## Extracted information

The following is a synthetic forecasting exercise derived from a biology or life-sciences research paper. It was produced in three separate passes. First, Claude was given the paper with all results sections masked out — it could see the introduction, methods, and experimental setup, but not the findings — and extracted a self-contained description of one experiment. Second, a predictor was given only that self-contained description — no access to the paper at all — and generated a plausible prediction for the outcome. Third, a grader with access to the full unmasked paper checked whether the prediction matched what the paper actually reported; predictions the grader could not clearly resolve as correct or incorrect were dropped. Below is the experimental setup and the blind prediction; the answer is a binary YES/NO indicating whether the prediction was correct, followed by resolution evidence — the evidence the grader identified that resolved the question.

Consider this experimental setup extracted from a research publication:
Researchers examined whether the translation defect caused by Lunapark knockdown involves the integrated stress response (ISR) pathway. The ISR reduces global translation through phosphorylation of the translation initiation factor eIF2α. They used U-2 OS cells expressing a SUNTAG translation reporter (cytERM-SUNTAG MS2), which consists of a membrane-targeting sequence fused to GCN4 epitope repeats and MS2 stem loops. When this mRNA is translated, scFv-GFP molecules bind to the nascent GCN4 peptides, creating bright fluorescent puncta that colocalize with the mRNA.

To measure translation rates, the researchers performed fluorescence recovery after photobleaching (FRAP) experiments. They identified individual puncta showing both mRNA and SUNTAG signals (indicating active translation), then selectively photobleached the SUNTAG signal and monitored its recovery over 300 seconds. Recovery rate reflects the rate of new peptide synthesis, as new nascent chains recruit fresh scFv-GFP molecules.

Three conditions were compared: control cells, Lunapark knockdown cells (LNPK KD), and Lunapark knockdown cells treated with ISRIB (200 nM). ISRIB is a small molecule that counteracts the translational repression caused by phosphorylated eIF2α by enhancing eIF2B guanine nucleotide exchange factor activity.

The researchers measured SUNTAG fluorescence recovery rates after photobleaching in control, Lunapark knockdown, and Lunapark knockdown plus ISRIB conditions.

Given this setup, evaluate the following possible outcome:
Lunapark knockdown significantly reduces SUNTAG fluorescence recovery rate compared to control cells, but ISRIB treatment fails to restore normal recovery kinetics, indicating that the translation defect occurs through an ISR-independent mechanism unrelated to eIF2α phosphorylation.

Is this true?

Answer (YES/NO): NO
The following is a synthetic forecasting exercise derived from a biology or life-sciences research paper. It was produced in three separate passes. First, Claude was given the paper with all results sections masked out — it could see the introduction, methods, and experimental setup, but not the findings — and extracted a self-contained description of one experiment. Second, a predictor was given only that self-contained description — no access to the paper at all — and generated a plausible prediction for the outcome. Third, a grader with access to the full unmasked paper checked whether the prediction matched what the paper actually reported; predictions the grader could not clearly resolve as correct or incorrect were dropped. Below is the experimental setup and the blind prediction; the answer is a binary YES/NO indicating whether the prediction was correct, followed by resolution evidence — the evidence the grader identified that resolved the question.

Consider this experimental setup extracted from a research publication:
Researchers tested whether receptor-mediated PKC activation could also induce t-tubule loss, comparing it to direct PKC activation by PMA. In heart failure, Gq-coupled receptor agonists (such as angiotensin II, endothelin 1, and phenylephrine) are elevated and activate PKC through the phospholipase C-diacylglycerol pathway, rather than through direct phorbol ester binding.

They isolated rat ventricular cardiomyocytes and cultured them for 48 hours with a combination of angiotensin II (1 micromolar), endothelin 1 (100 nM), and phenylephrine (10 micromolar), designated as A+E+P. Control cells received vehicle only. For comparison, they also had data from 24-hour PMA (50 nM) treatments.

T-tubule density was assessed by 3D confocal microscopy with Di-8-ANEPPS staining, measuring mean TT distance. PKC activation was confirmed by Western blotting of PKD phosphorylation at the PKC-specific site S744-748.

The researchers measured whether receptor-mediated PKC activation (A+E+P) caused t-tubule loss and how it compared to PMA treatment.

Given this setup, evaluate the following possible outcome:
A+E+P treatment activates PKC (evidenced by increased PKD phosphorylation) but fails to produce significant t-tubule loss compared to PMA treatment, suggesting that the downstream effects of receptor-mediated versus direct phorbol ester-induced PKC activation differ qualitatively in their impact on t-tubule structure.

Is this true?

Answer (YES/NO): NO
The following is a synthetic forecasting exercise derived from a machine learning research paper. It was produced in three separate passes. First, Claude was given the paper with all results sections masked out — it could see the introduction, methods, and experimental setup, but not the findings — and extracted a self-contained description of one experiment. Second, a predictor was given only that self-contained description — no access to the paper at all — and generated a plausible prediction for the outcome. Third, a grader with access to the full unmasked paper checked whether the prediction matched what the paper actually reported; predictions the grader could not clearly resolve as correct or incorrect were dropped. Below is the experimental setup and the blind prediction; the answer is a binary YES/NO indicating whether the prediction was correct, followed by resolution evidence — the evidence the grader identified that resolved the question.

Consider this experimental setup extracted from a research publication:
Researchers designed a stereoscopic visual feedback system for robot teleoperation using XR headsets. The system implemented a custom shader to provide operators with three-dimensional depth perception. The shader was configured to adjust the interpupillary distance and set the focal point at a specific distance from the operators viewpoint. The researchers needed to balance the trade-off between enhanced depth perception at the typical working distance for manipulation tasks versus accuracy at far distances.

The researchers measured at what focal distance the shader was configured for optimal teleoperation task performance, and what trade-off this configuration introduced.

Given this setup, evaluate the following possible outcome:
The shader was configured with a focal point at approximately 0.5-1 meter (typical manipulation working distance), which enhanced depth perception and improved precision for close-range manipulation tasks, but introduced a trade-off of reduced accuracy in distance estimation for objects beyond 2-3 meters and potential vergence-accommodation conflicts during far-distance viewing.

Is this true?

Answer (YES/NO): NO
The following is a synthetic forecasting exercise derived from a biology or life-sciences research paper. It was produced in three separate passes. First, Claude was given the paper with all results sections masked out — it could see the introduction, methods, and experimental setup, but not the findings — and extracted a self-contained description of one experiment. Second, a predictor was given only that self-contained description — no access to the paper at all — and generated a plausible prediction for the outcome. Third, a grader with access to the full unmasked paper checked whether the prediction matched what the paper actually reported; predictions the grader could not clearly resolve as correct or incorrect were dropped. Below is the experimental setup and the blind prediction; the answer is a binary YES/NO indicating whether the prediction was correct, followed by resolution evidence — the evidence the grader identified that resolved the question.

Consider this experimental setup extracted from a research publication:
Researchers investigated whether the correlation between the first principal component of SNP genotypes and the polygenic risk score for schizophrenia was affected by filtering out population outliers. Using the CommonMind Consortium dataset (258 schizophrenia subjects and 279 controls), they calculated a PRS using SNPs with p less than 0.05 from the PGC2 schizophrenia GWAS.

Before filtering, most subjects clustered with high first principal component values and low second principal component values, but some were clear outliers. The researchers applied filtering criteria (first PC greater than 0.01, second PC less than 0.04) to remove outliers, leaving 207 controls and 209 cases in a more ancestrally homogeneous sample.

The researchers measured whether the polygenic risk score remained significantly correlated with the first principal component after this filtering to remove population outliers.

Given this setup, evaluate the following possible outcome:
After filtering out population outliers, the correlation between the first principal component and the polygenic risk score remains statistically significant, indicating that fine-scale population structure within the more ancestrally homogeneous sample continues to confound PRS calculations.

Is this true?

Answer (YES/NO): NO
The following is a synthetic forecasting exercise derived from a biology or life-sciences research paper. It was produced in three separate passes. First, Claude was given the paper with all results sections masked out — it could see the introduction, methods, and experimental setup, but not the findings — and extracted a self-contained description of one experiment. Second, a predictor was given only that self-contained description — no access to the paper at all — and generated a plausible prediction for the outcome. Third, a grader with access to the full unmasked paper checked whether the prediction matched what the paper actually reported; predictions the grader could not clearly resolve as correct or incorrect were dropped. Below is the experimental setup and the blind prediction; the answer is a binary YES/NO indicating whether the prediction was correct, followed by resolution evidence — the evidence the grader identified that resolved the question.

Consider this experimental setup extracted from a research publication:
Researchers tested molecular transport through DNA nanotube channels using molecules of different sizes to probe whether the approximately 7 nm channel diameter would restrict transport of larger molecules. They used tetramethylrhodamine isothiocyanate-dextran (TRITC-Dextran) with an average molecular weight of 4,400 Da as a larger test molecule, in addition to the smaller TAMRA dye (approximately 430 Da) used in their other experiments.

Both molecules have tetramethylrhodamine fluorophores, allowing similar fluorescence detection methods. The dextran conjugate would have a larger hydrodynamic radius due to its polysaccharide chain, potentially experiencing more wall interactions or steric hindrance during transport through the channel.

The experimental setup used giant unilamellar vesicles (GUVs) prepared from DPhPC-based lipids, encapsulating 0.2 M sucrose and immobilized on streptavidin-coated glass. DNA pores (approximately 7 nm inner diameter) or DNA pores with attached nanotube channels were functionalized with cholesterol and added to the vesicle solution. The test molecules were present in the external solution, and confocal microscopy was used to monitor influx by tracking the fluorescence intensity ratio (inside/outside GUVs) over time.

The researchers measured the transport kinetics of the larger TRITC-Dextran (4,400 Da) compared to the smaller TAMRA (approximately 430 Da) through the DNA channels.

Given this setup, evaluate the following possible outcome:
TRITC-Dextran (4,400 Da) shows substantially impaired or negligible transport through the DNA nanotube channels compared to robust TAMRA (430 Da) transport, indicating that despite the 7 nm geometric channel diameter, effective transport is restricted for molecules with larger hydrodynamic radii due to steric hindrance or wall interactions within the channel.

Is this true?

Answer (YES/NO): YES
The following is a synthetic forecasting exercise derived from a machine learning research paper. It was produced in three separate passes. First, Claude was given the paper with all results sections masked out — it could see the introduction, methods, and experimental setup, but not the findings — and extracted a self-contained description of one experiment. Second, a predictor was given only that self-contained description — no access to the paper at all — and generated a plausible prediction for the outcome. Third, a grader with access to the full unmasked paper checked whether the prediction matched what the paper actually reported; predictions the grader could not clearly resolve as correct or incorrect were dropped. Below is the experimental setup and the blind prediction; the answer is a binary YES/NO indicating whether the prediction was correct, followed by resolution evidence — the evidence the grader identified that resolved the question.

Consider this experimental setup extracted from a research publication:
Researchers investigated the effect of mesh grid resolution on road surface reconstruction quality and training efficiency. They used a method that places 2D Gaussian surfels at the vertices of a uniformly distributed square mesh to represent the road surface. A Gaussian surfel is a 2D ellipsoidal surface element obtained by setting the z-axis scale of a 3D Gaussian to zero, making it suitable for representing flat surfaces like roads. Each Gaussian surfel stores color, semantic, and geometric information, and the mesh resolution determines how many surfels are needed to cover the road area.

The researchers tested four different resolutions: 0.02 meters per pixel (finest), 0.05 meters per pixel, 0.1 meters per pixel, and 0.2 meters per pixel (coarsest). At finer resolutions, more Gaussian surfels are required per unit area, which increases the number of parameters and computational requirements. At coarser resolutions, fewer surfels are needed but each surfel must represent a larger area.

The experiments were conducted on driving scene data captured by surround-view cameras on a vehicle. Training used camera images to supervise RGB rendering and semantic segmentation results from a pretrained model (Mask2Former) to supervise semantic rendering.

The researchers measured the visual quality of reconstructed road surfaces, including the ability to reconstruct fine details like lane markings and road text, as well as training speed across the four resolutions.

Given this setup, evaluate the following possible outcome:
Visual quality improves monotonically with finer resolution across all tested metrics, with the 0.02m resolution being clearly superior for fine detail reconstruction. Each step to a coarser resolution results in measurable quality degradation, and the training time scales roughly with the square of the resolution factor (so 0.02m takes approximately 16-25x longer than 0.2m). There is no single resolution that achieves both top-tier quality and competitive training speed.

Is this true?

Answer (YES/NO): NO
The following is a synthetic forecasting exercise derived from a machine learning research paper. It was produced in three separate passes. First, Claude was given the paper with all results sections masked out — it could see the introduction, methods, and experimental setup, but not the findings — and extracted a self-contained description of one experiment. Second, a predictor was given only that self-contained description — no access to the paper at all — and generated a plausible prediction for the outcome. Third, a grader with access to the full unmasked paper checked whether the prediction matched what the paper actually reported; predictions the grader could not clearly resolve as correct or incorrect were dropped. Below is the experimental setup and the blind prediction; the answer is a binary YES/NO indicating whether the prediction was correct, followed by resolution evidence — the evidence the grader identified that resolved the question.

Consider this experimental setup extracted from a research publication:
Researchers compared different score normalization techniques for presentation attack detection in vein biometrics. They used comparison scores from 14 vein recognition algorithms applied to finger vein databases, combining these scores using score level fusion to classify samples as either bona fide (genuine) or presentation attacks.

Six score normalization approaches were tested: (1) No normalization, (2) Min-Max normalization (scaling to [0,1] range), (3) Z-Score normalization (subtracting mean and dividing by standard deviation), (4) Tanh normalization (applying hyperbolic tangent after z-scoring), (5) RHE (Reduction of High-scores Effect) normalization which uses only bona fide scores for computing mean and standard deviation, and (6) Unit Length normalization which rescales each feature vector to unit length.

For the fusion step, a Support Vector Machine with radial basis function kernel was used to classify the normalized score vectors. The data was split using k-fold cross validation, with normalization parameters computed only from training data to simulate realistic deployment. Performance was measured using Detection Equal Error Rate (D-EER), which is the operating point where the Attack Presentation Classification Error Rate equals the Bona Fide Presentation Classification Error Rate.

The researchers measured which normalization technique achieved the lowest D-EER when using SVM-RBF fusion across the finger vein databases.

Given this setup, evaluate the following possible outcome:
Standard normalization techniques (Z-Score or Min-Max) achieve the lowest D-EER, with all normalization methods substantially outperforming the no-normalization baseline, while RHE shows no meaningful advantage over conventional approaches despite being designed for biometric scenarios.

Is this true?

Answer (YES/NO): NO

## Your goal
In the records above, find every line containing the word "homogeneous" and show it.

## Worked solution
Before filtering, most subjects clustered with high first principal component values and low second principal component values, but some were clear outliers. The researchers applied filtering criteria (first PC greater than 0.01, second PC less than 0.04) to remove outliers, leaving 207 controls and 209 cases in a more ancestrally homogeneous sample.
After filtering out population outliers, the correlation between the first principal component and the polygenic risk score remains statistically significant, indicating that fine-scale population structure within the more ancestrally homogeneous sample continues to confound PRS calculations.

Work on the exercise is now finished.